Еле-еле уловимым движением левой брови Николае Морару приказал сыну немедленно исчезнуть с телеги и, как только Мирча спустился, прислонил лестницу к возу, прихватив вилы под мышку, и, покрякивая, стал подниматься. Он был помешан на разных способах перевозки сена, он считал, что сено надо разгрузить тут же, пока жара не настала. Николае очень удивился, найдя там, наверху, маленькую плетеную кошелку. Лениво разглядев ее, брезгливо сбросил на землю. Потом взял вилы и собрался уже запустить их в самую сенную мякоть, да вдруг так и застыл. Медленно, будто выбираясь со дна морского, сначала выплывала голова, за ней плечи, длинные золотистые косы, и вдруг Нуца выпрямилась, независимо повела бедрами, и весь позор ее первой любви закачался рваными лохмотьями.
Он был грозен в эту минуту, Николае Морару. Она опустила голову, как покорная дочь, и все ее существо обещало бесконечное повиновение своему свекру.

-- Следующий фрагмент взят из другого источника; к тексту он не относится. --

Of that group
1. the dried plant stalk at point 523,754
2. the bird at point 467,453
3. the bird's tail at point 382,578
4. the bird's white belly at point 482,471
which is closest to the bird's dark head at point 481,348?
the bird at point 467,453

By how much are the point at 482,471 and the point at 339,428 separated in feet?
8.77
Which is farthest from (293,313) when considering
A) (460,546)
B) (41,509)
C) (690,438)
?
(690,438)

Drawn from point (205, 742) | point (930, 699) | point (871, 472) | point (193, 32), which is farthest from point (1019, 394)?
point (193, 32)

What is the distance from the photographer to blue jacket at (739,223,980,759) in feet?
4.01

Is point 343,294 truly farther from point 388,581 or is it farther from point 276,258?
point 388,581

Мирча почесал затылок, криво улыбнулся и сказал, глотая слова:
— Невестка… Ваша невестка, отец!
Николае Морару погладил ладонью левую бровь, что-то соображая, сплюнул далеко на землю и с нескрываемой издевкой произнес фразу, которую Мирча не смог простить ему всю жизнь:
— И дожил ты, сынок… Подбираешь с дороги надкушенные, брошенные другими яблоки…
— А если ему именно эти надкушенные и брошенные яблоки нравятся, вам-то какое дело?!

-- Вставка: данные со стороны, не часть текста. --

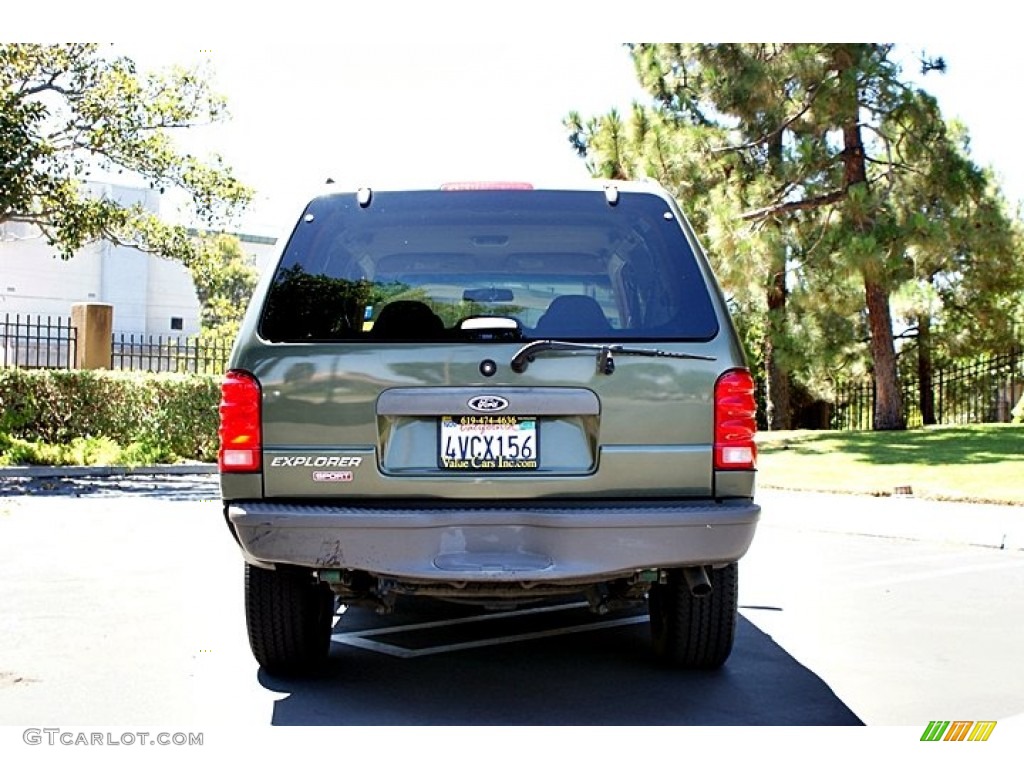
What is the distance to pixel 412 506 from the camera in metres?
4.34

И вот Нуца, эта тихая и скромная Нуца, подняла голову, острой бритвой сверкнули карие глаза. Она оглядела руки своего свекра, оглядела его лоб, глаза. Посмотрела в самые зрачки Николае Морару и смотрела до тех пор, пока растерявшийся Николае не стал щупать ногами край лестницы, чтобы спуститься на землю.

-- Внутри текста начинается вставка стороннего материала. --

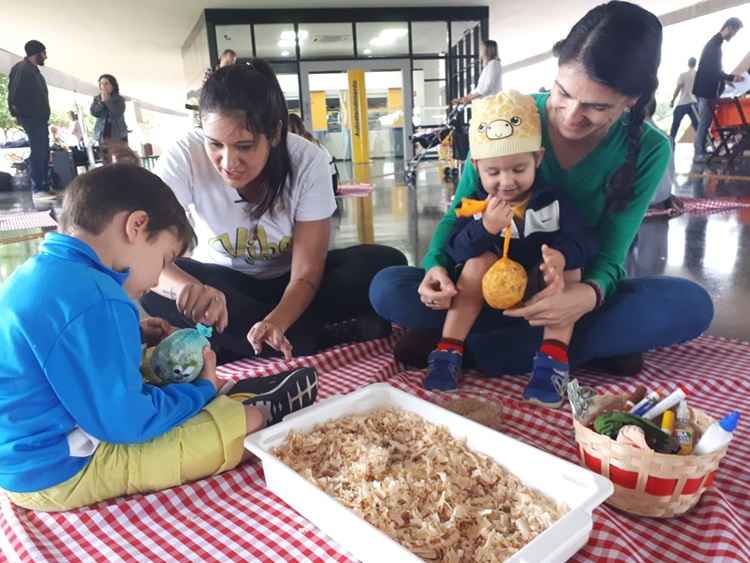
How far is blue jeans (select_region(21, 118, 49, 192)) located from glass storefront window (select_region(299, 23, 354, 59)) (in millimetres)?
4531

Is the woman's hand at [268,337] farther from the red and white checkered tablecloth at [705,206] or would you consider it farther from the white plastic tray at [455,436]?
the red and white checkered tablecloth at [705,206]

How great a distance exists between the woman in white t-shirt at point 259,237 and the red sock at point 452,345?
37cm

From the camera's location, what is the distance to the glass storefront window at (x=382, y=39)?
29.6ft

Игра в невесты кончилась, начиналась другая, более простая, более жестокая игра. И Нуца в своей рваной юбочке, стоя высоко на сене, обжигала лютой ненавистью весь двор, всю деревню, весь мир.
Бедная тетушка Сафта, она никак не могла откашляться. А ей нужно было что-то сказать, она ведь была матерью, и она отрицательно качала головой: нет, никогда, ни за что в жизни!
Но было уже слишком поздно. Они приобщились к светлой степной ночи, эта ночь стала на всю жизнь их лучшим воспоминанием, и уже никто не смог бы справиться с ее дурманящей силой.
Мирча взял вилы из рук отца, забросил их наверх. Это сено было первым их добром, его разгрузка — первым их трудом, и Мирча сказал зло, словно всю жизнь разгружал с ней сено и она никак не могла взять в толк, как это нужно сделать:
— Давай сбрасывай! Только осторожно.
По дороге мимо них шла австрийка, сельская повивалка. Суждено ей было стать первым свидетелем их совместной жизни. Она смотрела долго, удивленно, потом, сухо улыбнувшись, спросила:
— Что поделываете?
У тетушки Сафты пропал дар речи, она плакала. Николае Морару никогда не опускался до бессмысленных бесед с прохожими бабами. Мирча спешил складывать сено, он был весь охвачен хозяйственным пылом, но Нуце эта старуха в скором времени могла понадобиться, и вот, стоя высоко на телеге, притворно ласково улыбнувшись в ответ на сухую улыбку повивалки, ответила тоном молодой хозяйки, довольной и своим домом, и мужем, и вообще всем на свете:
— Вот сено выгружаем. Вы-то как поживаете?